Berdasarkan pemaparan yang telah dijelaskan diatas, maka dapat ditarik kesimpulan bahwa Atas persetujuan kyai Hasim Asyari NU lahir pada tahun 1926 yang di pelopori oleh Wahab Hasbulloh, yang sebelumnya membentuk gerakan-gerakan seperti Nahdatul Waton, dan sebagainya. Organisasi NU, bertujuan  menjungjung tinggi nilai tradisional khususnya di bidang keagamaan dan motif nasionalisme.
Peran NU dalam pembentukan Negara Republik Indonesia, berperan penting dan tercermin dalam gerakan Nahdatul Waton sebelum NU lahir, Nahdatul Waton sendiri bertujuan untuk menanamkan masyarakat Indonesia supaya tumbuh jiwa-jiwa nasionalismenya. Nahdatul Waton berdiri pada 1916 yang didirikan oleh Wahab Hasbuloh di Surabaya,. Baru pada tahun 1926 dimana pada tahun itu Nu lahir, perjuangan NU terhadap pengusiran penjajah terejawantahkan dalam perlawanan-perlawanan terhadap colonial Belanda mengenai hukum keagamaan yang terintervensi oleh Belanda.
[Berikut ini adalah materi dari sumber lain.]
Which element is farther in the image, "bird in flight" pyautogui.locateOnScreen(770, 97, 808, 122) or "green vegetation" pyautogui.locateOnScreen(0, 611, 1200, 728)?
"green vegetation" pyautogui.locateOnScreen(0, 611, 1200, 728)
Perjuangan pengusiran Belanda tidak hanya sampai disitu diempat tahun kelahiran NU, NU berani menentang kebijakan colonial Belanda yang melarang peredaran buku-buku di dalam pondok pesantren dan madrasah serta menyanyikan lagu kebangsaan di akhir kegiatan belajar mengajar.
Dalam masa persiapan kemerdekaan NU juga berperan penting terhadap persatuan dan kesatuan Republik Indonesia, dengan memperjuangkan Ketuhanan Yang Maha Esa pada piagam Jakarta, yang pada waktu itu menjadi perdebatan sengit mengenai dicantumkannya syariat Islam pada piagam Jakarta yang dianggap salah satu perpecahan karena banyak penganut agama diluar Islam yang turut andil dalam pembentukan NKRI. Walaupun demikian sikap NU bukan berrati menjauhi ajaran Islam akan tetapi lebih kepada subtansi dari nilai ajran Islam bukan hanya skriptual yang terletak di piagam Jakarta tersebut.


DAFTAR PUSTAKA
                               

1.         Ismatullah Deddy, Gatara Sahid, A.A ; Ilmu Negara Mutahir ‘Kekuasaan, Masyarakat, Hukum dan Agama (Bandung`:Pustaka Attabdir : 2006).
2.         Anwar Ali; “Avonturisme” NU.(Bandung: Hunaniora:2004).
3.         Feillard Andree:NU vis-à-vis Negara”Pencarian Isi, Bentuk, dan Makna”.(Yogyakarta:LKIS:2009).